COLOMBO: UN chief Ban Ki-moon has urged Sri Lanka’s new government to ensure “long term peace” as Prime Minister Ranil Wickremesinghe was set to form a coalition committed to ethnic reconciliation.
“The secretary-general encouraged the prime minister and the national unity government to seize this opportunity to advance long-term peace for all Sri Lankans,” the UN said in a statement.
It added Ban had a telephone conversation with Wickremesinghe after he was sworn in at a ceremony in Colombo on Friday.
The UN statement received Saturday said Ban congratulated Wickremesinghe and commended his message of “good governance and national unity”.
“He [Ban] noted that the peaceful nature of the polls as well as high voter turnout were in part a reflection of this message,” the UN said.
The UN welcome came as France said Sri Lanka’s election was “one more step forward towards strengthening democracy”.
“We hope it will also help continue the action taken since the election of President Maithripala Sirisena [in January] in support of human rights and inter-community reconciliation,” the French foreign ministry said.
The opposition Sri Lanka Freedom Party (SLFP) of former president Mahinda Rajapakse agreed Friday to a broad-based coalition government with Wickremesinghe’s United National Party (UNP).
The UNP, which more than doubled its seats in Monday’s parliamentary election, is due to form a new cabinet early next week that will include SLFP members too after securing a coalition agreement.
The deal is a remarkable turnaround for a country that appeared firmly in Rajapakse’s grip until his surprise defeat in January’s presidential polls.
The former strongman, who oversaw the crushing of a long-running Tamil separatist insurgency, will sit on the opposition benches along with a dissident group of loyalists.

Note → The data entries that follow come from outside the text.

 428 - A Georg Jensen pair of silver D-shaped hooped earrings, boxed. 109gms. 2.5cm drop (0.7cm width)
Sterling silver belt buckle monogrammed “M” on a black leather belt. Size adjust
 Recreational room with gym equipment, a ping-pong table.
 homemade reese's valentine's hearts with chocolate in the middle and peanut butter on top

But the SLFP, which had opposed any concessions to the Tamils, now says it will back constitutional reforms aimed at addressing minority rights and ensuring reconciliation.

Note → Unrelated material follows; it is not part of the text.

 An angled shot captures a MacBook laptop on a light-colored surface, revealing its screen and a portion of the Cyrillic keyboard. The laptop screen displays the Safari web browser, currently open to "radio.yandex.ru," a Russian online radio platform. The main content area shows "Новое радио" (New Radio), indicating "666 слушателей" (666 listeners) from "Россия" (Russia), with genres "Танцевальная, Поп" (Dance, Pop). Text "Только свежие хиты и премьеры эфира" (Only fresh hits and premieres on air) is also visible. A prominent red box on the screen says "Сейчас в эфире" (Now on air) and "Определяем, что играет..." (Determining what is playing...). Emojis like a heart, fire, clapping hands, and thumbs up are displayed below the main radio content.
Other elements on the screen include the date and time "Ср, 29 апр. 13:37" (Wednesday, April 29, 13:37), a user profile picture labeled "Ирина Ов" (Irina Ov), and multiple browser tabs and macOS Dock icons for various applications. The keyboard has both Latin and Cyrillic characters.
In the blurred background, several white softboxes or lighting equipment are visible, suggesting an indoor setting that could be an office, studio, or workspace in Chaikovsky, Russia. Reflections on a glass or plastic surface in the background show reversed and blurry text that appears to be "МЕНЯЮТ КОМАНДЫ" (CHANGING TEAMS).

In a memorandum of understanding, the two parties pledged to ensure “ethnic and religious reconciliation” in a country that still bears the scars of a separatist war that killed at least 100,000 people between 1972 and 2009.
The agreement pledges constitutional reforms to ensure ethnic unity and uphold the rights of minorities.

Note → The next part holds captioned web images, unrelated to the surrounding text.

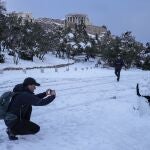 Un hombre hace una foto con la Acrópolis al fondo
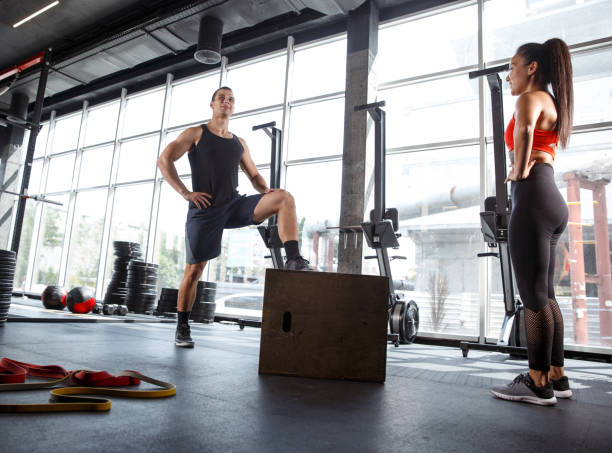 istock A muscular athletes doing workout at the gym 1168414512
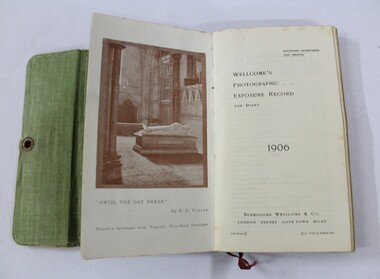 Open photographic exposure record, showing a photograph from inside a church and the print date, 1906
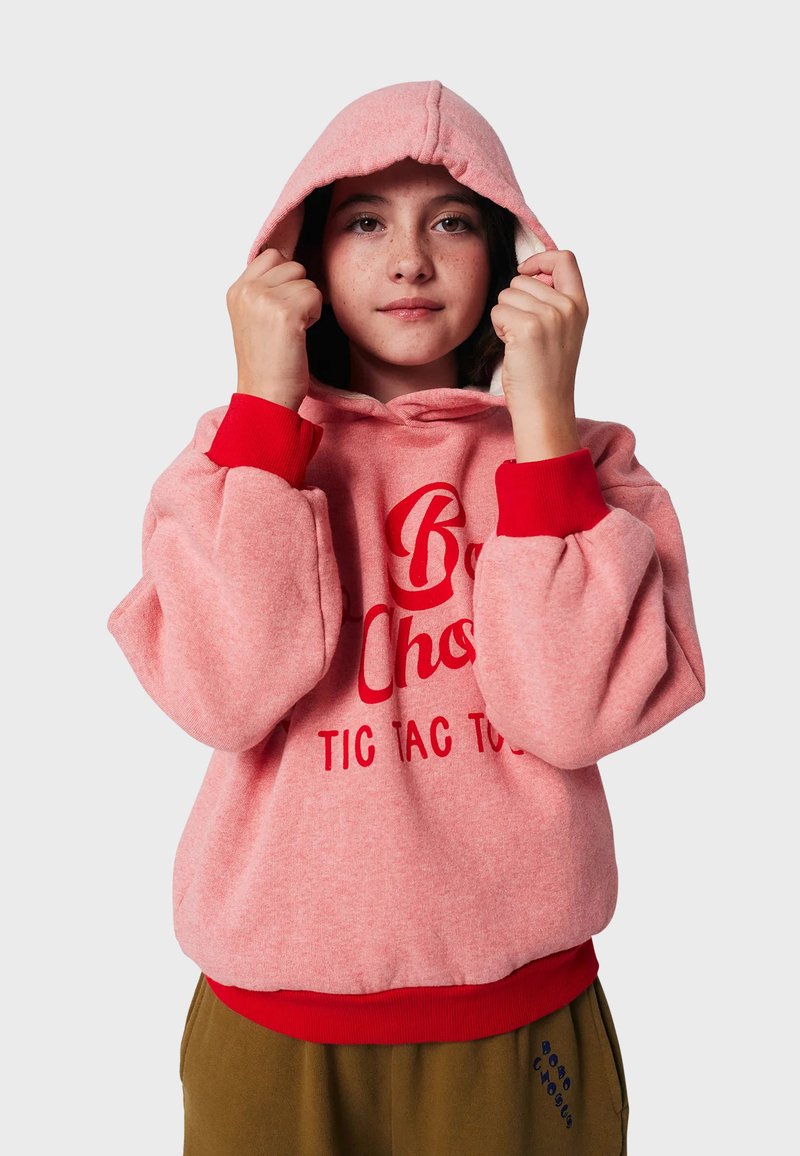 Sudadera rosa con acentos rojos y un logo en el frente. Presenta una capucha con cordones y puños acanalados. Tejido suave con un acabado texturizado.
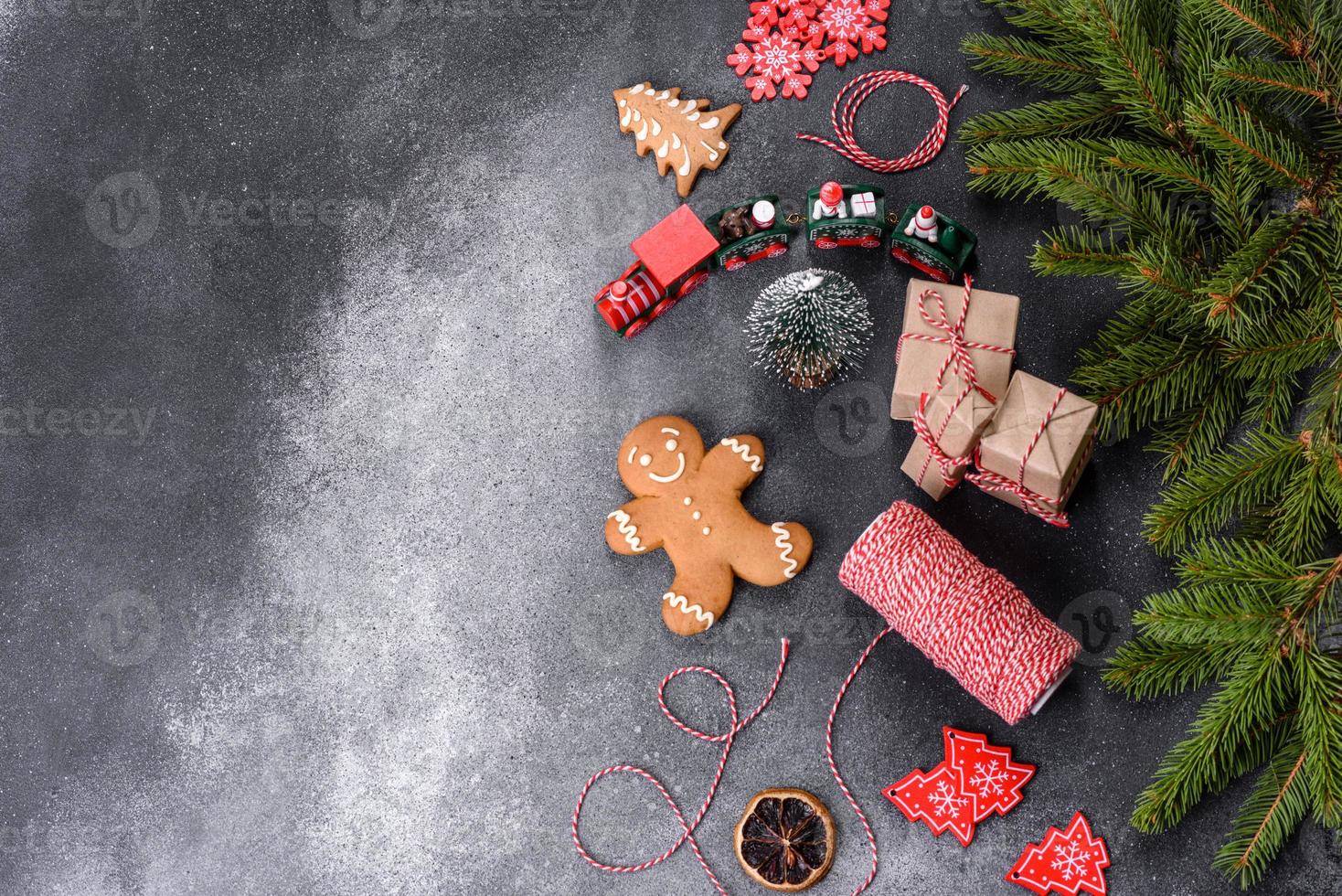 pan de jengibre, adornos de árboles de Navidad, cítricos secos sobre un fondo de hormigón gris foto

But it does not go into specifics and it remains unclear how the two parties will reconcile past differences, with the UNP favouring extensive devolution of power to the Tamils.
The SLFP also opposes investigations into war crimes said to have been committed by troops under Rajapakse’s command, while the UNP wants a fresh inquiry.
The minority Tamil National Alliance (TNA), which took 16 seats and emerged as the third largest party in a hung parliament, will not join the coalition but has promised the new government “issue-based” support.